BM’den de Türkiye’ye İstanbul Sözleşmesi’ne ‘Geri Dön’ çağrısı
Birleşmiş Milletler, Türkiye’nin İstanbul Sözleşmesi’nden ayrılmasına tepki gösterdi. BM’ye bağlı çeşitli kuruluşlar ve BM Kadın Örgütü tarafından yapılan ortak açıklamada, Türkiye’nin ‘İstanbul Sözleşmesi’nden ayrılma kararının yeniden değerlendirmesi ve sözleşmeye yeniden dönülmesi çağrısında bulunuldu.
BM kuruluşları tarafından yapılan açıklamada, kadına yönelik şiddet, aile içi şiddetin önlenmesi ve bunlarla mücadeleye ilişkin Avrupa Konseyi Sözleşmesi’nin, ‘İstanbul Sözleşmesi’ adı verilen ilk ve en geniş kapsamlı uluslararası anlaşma olduğu belirtildi.
“Şimdiye kadar yapılan tüm çabaları baltalayacak”
BM kuruluşları, Türkiye’nin İstanbul Sözleşmesi’nden çekilmesinin kadına yönelik şiddeti önlemek ve bunlarla mücadele etmek için şimdiye kadar harcanan önemli çabaları baltalayacağını açıkladı.
BM kuruluşları, İstanbul Sözleşmesi’nden ayrılan Türkiye’de, ulusal, yasal, siyasi ve kurumsal çerçevelerin daha da güçlendirilmesine yönelik ilerlemeyi engelleyeceğinden endişe duyduklarını açıkladı.
“Türkiye’de her yıl yüzlerce kadın öldürülüyor”
BM kuruluşları kadına yönelik şiddetin Türkiye’de özel bir endişe kaynağı olduğunu belirtti. 2014 yılında yapılan Ulusal Kadına Yönelik Şiddet Araştırması’na göre, Türkiye’de, evlenmiş kadınların yüzde 38’inin yaşamları boyunca fiziksel veya cinsel şiddete maruz kaldığını bildirildiğini kaydetti.

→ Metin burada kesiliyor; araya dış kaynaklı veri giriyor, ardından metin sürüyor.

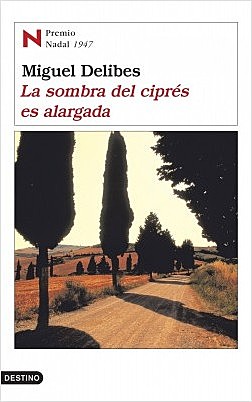La sombra del ciprés es alargada, Miguel Delibes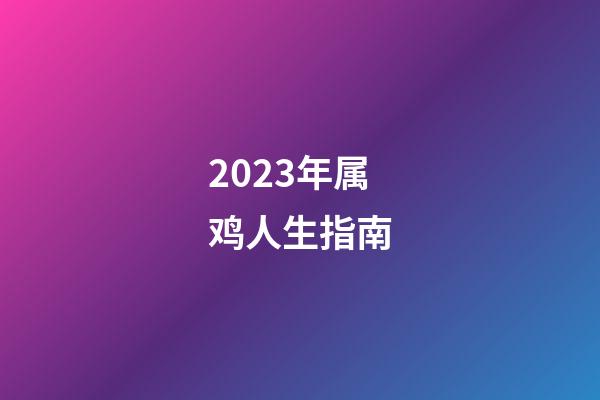 2023年属鸡人生指南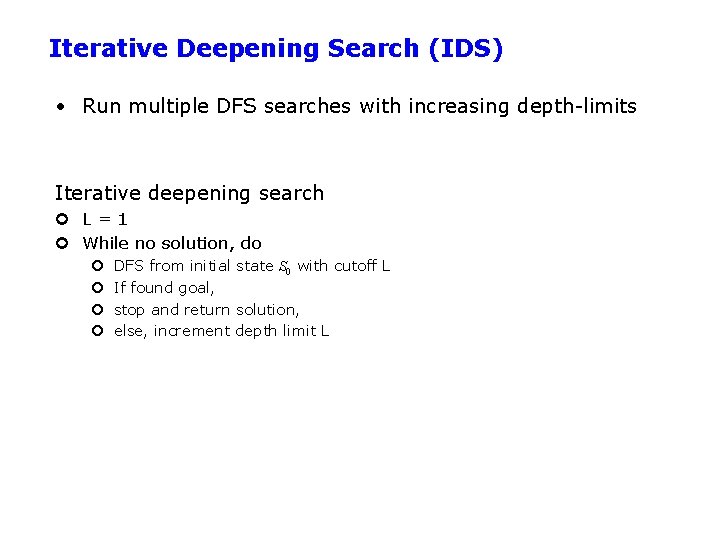 Iterative Deepening Search (IDS) • Run multiple DFS searches with increasing depth-limits Iterative deepening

BM kuruluşları, Türkiye’de kadına yönelik şiddetin aşırı bir durumda olduğunu, çoğu zaman kadına yönelik şiddet olaylarının ölümle sonuçlandığını belirterek, “Türkiye’de her yıl yüzlerce kadın öldürülüyor” dedi.

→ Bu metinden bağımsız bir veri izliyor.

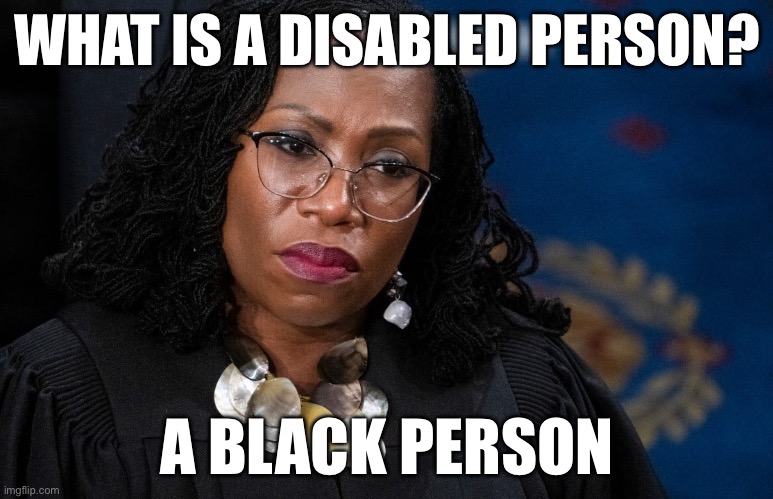 She said it… | WHAT IS A DISABLED PERSON? A BLACK PERSON | image tagged in ketanji brown jackson,politics,political meme,racist,disabled | made w/ Imgflip meme maker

“Türkiye’yi İstanbul Sözleşmesi’ni tam olarak uygulamaya davet ediyoruz”
BM kuruluşları, 2012 yılında Türkiye’nin İstanbul Sözleşmesi’ni onaylayan ilk ülke olduğunu, aynı zamanda ailelerin korunması ve kadına yönelik şiddetin önlenmesine ilişkin çıkartılan yeni yasalarla ulusal mevzuatını anlaşmayla uyumlu hale getirmek için önemli adımlar attığını kaydetti.

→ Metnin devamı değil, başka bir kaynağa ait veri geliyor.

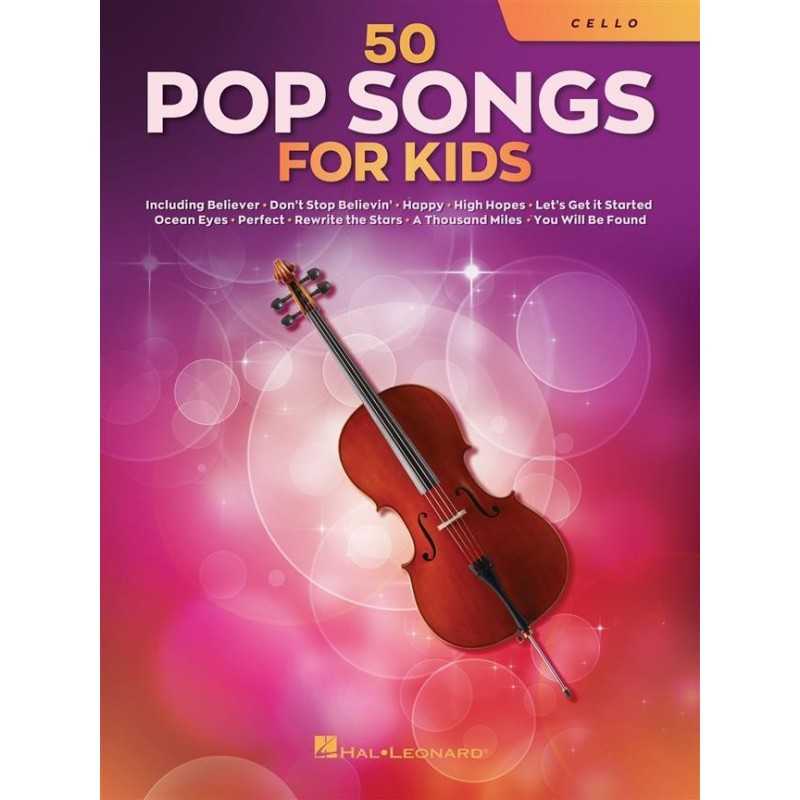 Songbook 50 POP SONGS FOR KIDS (CELLO) Divers Artistes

BM kuruluşları, “Türkiye Cumhuriyeti Hükümeti’ni, İstanbul Sözleşmesi’ni tam anlamıyla uygulamaya, tüm kadın ve kız çocuklarının güvenlik ve haklarını korumaya ve geliştirmeye devam etmeye çağırıyoruz” dedi.
BM kuruluşları kadınlara ve kız çocuklarına yönelik şiddetin dünyadaki en yaygın insan hakları ihlalleri arasında yer aldığını, dünyada her üç kadından birinin, yaşamları boyunca partnerleri ya da başkaları tarafından fiziksel veya cinsel şiddete maruz kaldığı kaydedildi.
Avrupa Konseyi’nde 45 ülke imzaladı
Kadına yönelik şiddet ve aile içi şiddetin önlenmesi ve bunlarla mücadeleye ilişkin Avrupa Konseyi Sözleşmesi 2011 yılında, İstanbul’da imzalandı, 2014 yılında yürürlüğe girdi. Konsey’in üyesi Türkiye anlaşmayı ilk imzalayan ülke oldu. Bugün 47 Avrupa Konseyi üyesi ülkedem 45’i anlaşmayı imzaladı.
Bu sözleşme, Avrupa’da cinsiyete dayalı şiddeti önlemek, şiddet mağdurlarını korumak ve failleri cezalandırmak için bağlayıcı standartlar belirleyen ilk araç olarak üm dünyada önem verilen bir metin. Avrupa düzeyinde, 2014’ten önce, genel bir yasal çerçeve yoktu.
Avrupa Parlamentosu’na göre, AB’de her üç kadından biri (% 33) 15 yaşından beri fiziksel veya cinsel şiddete maruz kalıyor. Bir meslekte veya üst düzey yönetici pozisyonlarında çalışan kadınların% 75’i cinsel tacize uğruyor. Her 10 kadından 1’i, cinsel tacize veya yeni teknolojilerle takip edilmeye maruz kalıyor.